Today’s post is brought to you by the letter P and the number .05. That’s right, we’re going to dig into what it really means to be “statistically significant.”
Setting the stage…imagine you wanted to educate primary care physicians about a guideline update for the management of hypertension. To do so, envision a CME roadshow of one-hour dinner meetings hitting all the major metros in the U.S. And to determine whether you had any impact on awareness…how about a case-based, pre- vs. post-activity survey of participants?
Once all the data are collected, you tabulate a score (% correct) for each case-based question (ideally matched for each learner) from pre to post. Now…moment of truth, you pick the appropriate statistical test of significance, say a short prayer, and hit “calculate.” The great hope being that your P values will be less than .05. Because…glory be! That’s statistical significance!

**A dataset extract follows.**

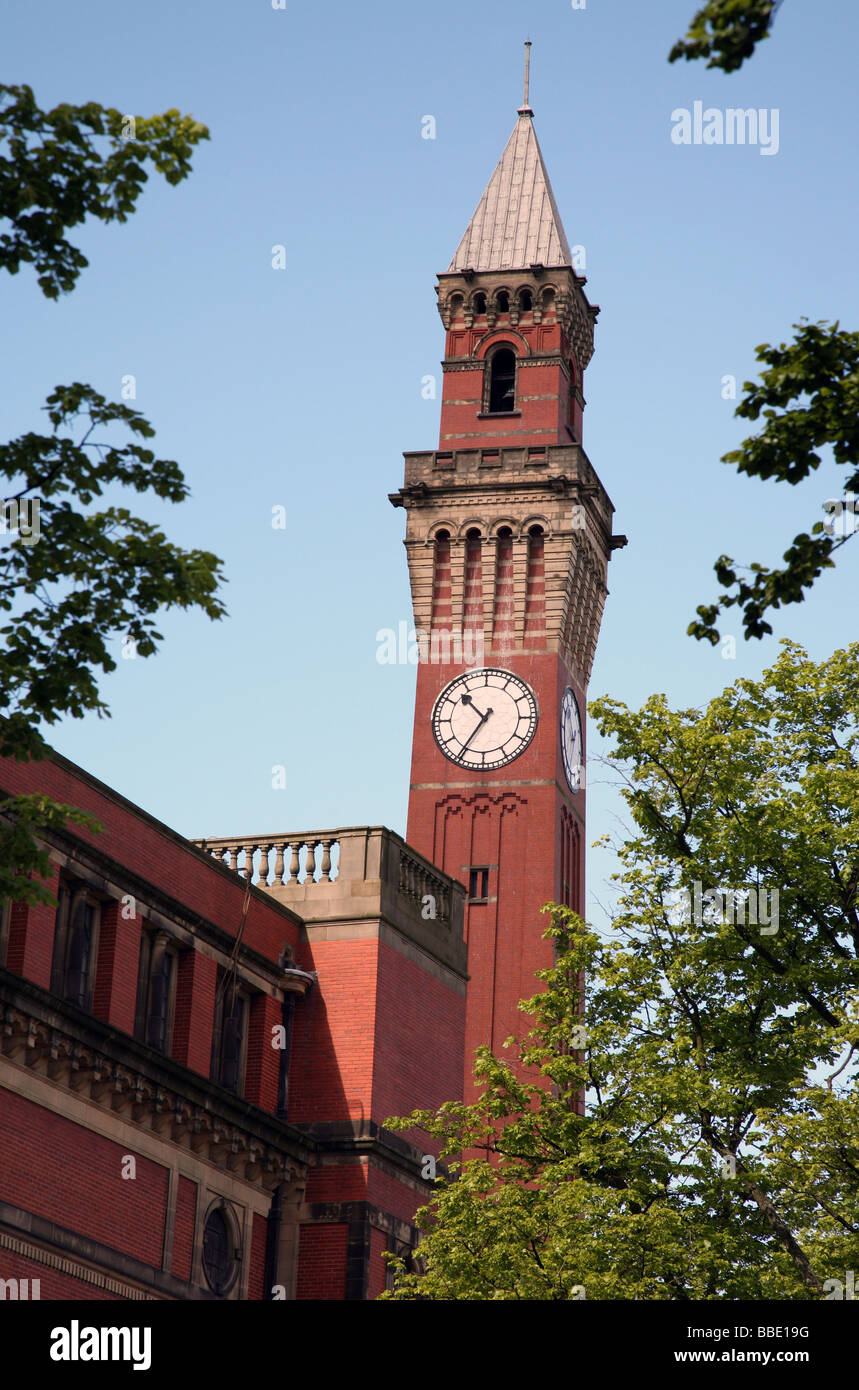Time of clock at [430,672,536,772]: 10:35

So let’s take this scenario to its hopeful conclusion. What does it really mean when we say “statistical significance”?
Maybe not quite what you thought.
You see, statistical tests of significance (e.g., chi-square, t-test, Wilcoxon signed-rank, McNemar’s) are hypothesis tests. And the hypothesis (or expectation) is that the two comparison groups are the same. In this case, the hypothesis is that the pre- and post-activity % correct (for each question) of your CME participants are equivalent. So when you cross the threshold into “statistical significance,” you’re not saying, “Hey, these groups are different!” Instead, you’re saying, “Hey, these groups are supposed to be the same, but the data don’t support that expectation!” Which, if said quickly, sounds like the same thing…but there’s a very important distinction. Statistical tests of significance do not test whether two groups are different, they test whether two groups are the same. You may jump to the conclusion that if they aren’t the same, they must be different, but statistically, you have no evidence to that point.

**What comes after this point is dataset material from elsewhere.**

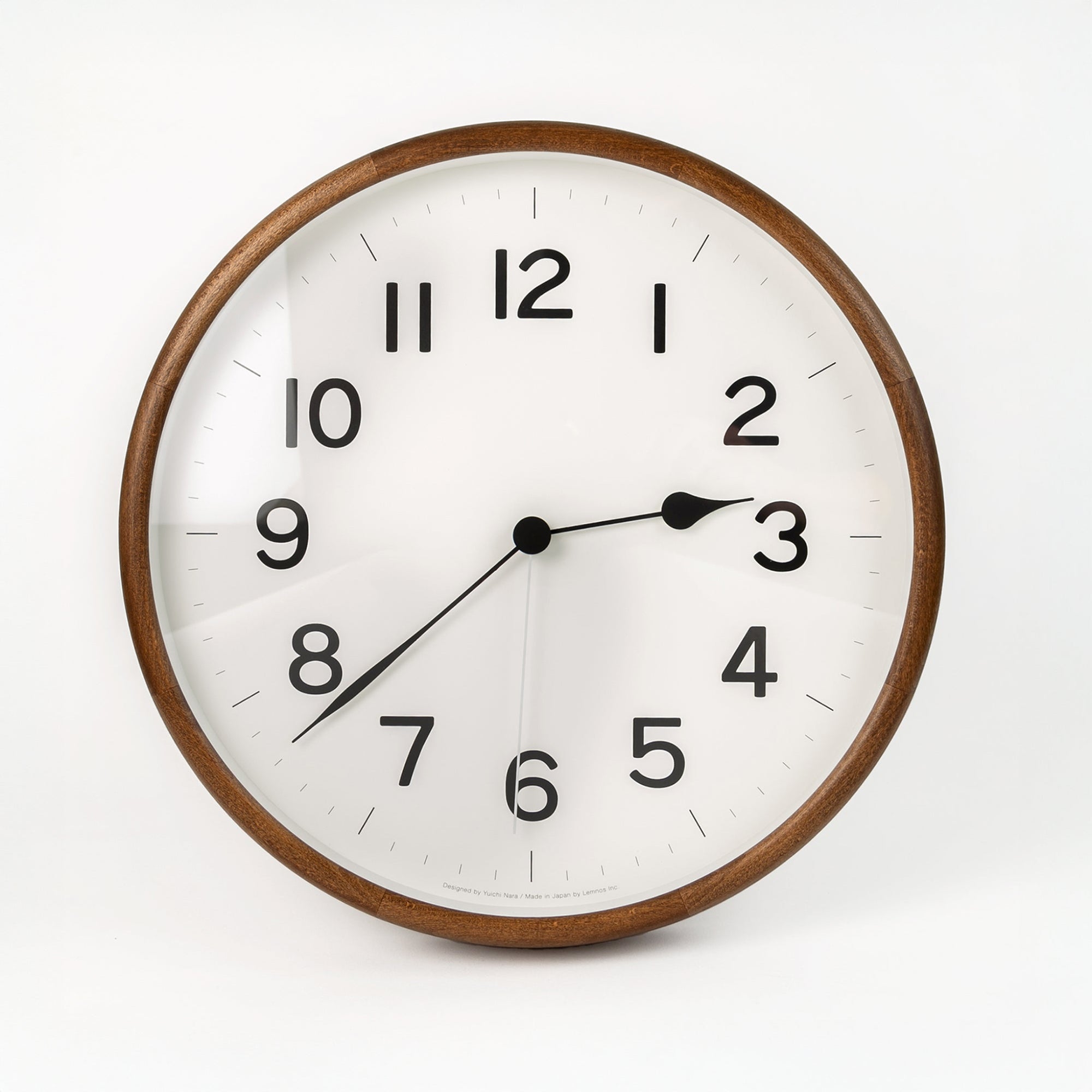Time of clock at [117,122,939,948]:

Yes, that is confusing, which is probably why it gets glossed over in so many reports of CME outcomes. In actuality, you should think of P value as a sniff test. If you expect every flower to smell like a rose, P value can tell you whether it does, but if P is < .05 (indicating the data don’t support that expectation), you can’t make any assumption about the flower’s true scent. You’d need other tests to isolate the actual smell. Same thing with our CME example…a P < .05 indicates that we can’t confirm the expectation that pre- and post-activity % correct for a given question are equivalent, but it doesn’t tell us that pre and post are different in any substantive way. It’s simply a threshold test…if we find statistical significance, the correct interpretation should be, “Hey, I didn’t expect that, we should look into this further.” And that’s when other tests come into play (e.g., effect size).
In summary, P value is not an endpoint. Be wary of any outcome data punctuated solely by P values. Hence, the image for this post: are you really getting what you expected from P values?